Mashed Potatoes, Deployment and Hope
True to fashion with my son’s first deployment, my stress is flaring up. I have discussed anticipatory grief/stress here before. It’s characterized that intrusive, unwanted thought that pops into your mind when you are engaging in the most mundane tasks. Usually for me (and many other wives and mothers I know) it creeps on me right at bed time.
I was reliving some of the fun times we had during leave last week. It was so fun and relaxing to have everyone here at home where I could just see them in person, hear them without a phone receiver to my ear, and hug them whenever I felt like it. These are luxuries we just don’t get at this stage in life, normally, anyway. Add the complications of military schedules and deployments and it’s a rarity that all of my family are ever together any more.
Whenever my guys are home I always make it a point to make their favorite meals. I think that all moms do this. We feed people. It’s part of nurturing. It’s innate and I will proudly admit that in my case it’s slightly neurotic too.
I was happily reliving all that we did and the meals I made when it hit me like a ton of bricks. I sat up in bed and exclaimed rather loudly to my mostly asleep husband “I didn’t make mashed potatoes for him!” I could not believe I left those out. He loves them. I can proudly boast that he swears no one makes them like me.
The guilt hit first and then the angst because my brain immediately went to the place my heart dreads the most. “What if…” I stopped myself. I stopped myself right there and in that moment I gave myself a good talking to — of course at this point my husband is probably convinced that I am crazier than he previously suspected.
“What if…” was my battle last time. Some of my “what if…” questions came true, but blessedly most did not.
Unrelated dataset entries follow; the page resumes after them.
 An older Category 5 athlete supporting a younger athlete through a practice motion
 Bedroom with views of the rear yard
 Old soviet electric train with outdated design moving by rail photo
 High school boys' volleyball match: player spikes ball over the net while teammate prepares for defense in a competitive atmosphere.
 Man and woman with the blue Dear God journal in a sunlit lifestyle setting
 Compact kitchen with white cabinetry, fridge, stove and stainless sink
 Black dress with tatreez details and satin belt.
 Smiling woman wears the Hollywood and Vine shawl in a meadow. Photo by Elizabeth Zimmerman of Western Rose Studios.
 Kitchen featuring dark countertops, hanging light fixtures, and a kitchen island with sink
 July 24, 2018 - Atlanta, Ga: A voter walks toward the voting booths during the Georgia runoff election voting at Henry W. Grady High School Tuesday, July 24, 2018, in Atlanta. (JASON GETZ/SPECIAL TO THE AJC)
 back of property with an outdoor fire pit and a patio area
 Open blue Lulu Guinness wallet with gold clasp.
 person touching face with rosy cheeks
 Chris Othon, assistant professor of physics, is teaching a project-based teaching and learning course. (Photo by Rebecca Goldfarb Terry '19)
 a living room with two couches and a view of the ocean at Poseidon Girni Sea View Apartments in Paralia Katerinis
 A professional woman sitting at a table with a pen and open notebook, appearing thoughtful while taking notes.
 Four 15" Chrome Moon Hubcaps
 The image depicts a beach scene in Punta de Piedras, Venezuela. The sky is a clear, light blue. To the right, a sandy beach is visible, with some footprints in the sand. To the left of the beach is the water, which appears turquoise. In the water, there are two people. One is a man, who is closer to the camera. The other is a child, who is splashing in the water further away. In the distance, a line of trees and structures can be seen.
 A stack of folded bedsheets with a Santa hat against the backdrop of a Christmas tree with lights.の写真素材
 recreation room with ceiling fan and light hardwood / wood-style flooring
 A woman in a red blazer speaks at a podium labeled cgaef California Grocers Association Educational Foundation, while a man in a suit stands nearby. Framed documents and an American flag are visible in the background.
We got through the struggles with the hard ones as a family. I changed my “what if…” to a statement of hope. “What if I promise him I will make them when he comes home again… because he will be back home before we know it!” I felt relieved because I had a “what if…” that I could focus on and actually look forward to.
Trying to stay hope-focused is not equivalent to ignoring stress and pain — it’s a matter of where you live. I can live in anguish and fear, and potentially ruin my health and well being for many “what ifs…” that may never come to be. Worry never stopped a single “what if…” from happening. It’s a hard thing to admit as a mother, but my worry accomplishes nothing for my soldier.
Sending him messages of hope, love and support do.